Exercise description:
Transcribe the closing lines of the listing exactly, starting at the one that contains "phylum: Chordata" and including the last.

--- --- ---

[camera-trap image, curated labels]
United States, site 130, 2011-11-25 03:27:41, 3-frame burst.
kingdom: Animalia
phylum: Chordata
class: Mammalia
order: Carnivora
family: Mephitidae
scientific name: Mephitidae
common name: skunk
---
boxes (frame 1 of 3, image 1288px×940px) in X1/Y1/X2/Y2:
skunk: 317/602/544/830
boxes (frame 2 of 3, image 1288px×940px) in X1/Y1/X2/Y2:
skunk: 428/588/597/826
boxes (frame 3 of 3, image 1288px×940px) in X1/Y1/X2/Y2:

--- --- ---

Response:
phylum: Chordata
class: Mammalia
order: Carnivora
family: Mephitidae
scientific name: Mephitidae
common name: skunk
---
boxes (frame 1 of 3, image 1288px×940px) in X1/Y1/X2/Y2:
skunk: 317/602/544/830
boxes (frame 2 of 3, image 1288px×940px) in X1/Y1/X2/Y2:
skunk: 428/588/597/826
boxes (frame 3 of 3, image 1288px×940px) in X1/Y1/X2/Y2:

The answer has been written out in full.